OF MORSELS AND MARVELS
By Maryse Condé
Some years ago, the Guadeloupean novelist Maryse Condé approached her French publisher about writing a cookbook. In the preface to her latest work, “Of Morsels and Marvels,” she conveys her surprise at his negative response. Implicit in his refusal was the notion that cooking, as a subject, couldn’t be considered a literary genre. This left Condé to mull over “the meaningful role cooking had played” throughout her life. “Together with literature,” she writes, “it had been my dominant passion for years.”

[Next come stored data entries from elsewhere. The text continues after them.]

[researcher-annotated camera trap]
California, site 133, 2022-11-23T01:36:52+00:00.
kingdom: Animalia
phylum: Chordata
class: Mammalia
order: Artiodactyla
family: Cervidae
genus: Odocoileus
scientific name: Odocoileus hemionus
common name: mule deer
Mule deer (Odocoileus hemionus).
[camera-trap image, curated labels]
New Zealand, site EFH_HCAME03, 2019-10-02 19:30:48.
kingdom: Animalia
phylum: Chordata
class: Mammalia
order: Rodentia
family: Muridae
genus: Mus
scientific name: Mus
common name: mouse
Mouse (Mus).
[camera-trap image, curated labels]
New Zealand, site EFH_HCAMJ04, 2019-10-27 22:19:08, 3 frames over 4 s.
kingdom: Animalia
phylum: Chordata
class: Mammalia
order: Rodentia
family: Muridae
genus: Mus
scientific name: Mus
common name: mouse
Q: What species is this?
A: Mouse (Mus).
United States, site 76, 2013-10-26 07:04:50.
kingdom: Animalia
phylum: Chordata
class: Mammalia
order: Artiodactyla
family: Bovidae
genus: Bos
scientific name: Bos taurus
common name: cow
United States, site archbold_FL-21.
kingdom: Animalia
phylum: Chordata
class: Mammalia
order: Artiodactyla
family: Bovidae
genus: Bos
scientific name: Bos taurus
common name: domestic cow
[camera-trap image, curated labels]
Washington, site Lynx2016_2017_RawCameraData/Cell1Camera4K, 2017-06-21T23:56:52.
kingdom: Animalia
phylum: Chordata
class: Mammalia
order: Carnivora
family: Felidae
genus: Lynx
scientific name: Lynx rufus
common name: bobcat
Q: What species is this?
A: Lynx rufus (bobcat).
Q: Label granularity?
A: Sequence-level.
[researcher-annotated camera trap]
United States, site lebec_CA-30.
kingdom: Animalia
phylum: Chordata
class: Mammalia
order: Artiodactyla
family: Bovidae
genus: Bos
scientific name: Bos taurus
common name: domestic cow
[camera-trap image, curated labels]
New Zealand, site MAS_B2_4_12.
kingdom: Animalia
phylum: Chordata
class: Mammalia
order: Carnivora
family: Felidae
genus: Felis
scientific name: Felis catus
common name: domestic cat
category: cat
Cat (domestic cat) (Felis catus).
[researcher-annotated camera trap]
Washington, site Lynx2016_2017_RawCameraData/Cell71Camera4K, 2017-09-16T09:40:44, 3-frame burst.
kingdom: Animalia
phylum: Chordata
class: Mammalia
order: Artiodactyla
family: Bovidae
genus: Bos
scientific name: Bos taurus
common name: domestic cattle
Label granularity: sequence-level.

Adeptly translated by her husband, Richard Philcox, “Of Morsels and Marvels” is a meditation on the relationship between those two passions. It can also be seen as Condé’s rebuttal to that French publisher or to anyone who would think, as her guests often do when she compares the two pursuits at one of her dinner parties: “How can she be so bold as to compare cooking with literature? It boils down to mixing sheep with goats, jute with silk.” Then, to let us know just how bold she can be, she tells us that “my enduring crime of treason is the subject of this book.”
What follows is a series of essays — sometimes more like memories or musings — that don’t subscribe to a particular classification. They share the theme of travel, since they’re often associated with, but not anchored to, a visited or inhabited locale. Food (although rarely given as much attention as the lives and work of the people Condé meets, her irreconcilable sense of alienation or her thoughts on her writing) is the connector from one place or time to the next.
In much the same way that her fiction has acted as a form of resistance to what she sees as the limitations of postcolonial literature, Condé’s cooking initially emerged as an act of defiance against the fussy strictness of her mother, who asserted that “only stupid people like to cook.”
Her food writing can also be seen as a rebellion against the tropes attached to that genre. In one chapter, she challenges the label “ethno-cuisine,” asking, “What does the word ‘genuine’ mean?” and then wondering if the authenticity attributed to ethnic foods is a useless construct. Similarly, she flouts the expectation that a person of color should write solely about the cooking of her own culture.
Neither does Condé bathe food in the romantic light that renders it a clichéd symbol of nostalgia or exoticism. In fact, she avoids romanticization almost entirely. She may fondly recall barbecues in a hotel courtyard in Macomb, Ga., where “the aroma of grilled meat floated up to the sky like an offering,” but she can be unforgivingly critical of “an insipid vegetable soup, a tasteless chicken and brittle, crumbly plantain fries” she encounters in Cuba, where she claims never to have eaten so badly, or of the “strange dish” known as dal in India that she has “trouble swallowing.”
Condé believes that “whatever one’s origin, one always has the right to appropriate a dish” and that “we should invent, reinvent according to our taste, and recreate according to our imagination.” It’s no surprise, then, that she added cinnamon to Guadeloupe’s national dish, a curried stew made with goat, and that she cherishes the “delightful memory of a Thanksgiving dinner” with American friends where she replaced “the mandatory turkey” with a goose marinated in aged rum and orange juice.
Condé has theorized about what she terms “literary cannibalism,” and in the kitchen she practices what might be called “culinary cannibalism.” These metaphorical acts allow both Condé’s writing and her food to transcend national or cultural delineation. With “Of Morsels and Marvels,” she presents an alternative to the standard culinary memoir, committing an even greater “crime of treason” than that of comparing writing to cooking: She asserts food writing’s rightful place among the literary arts. Both the genre and its readers are all the richer for it.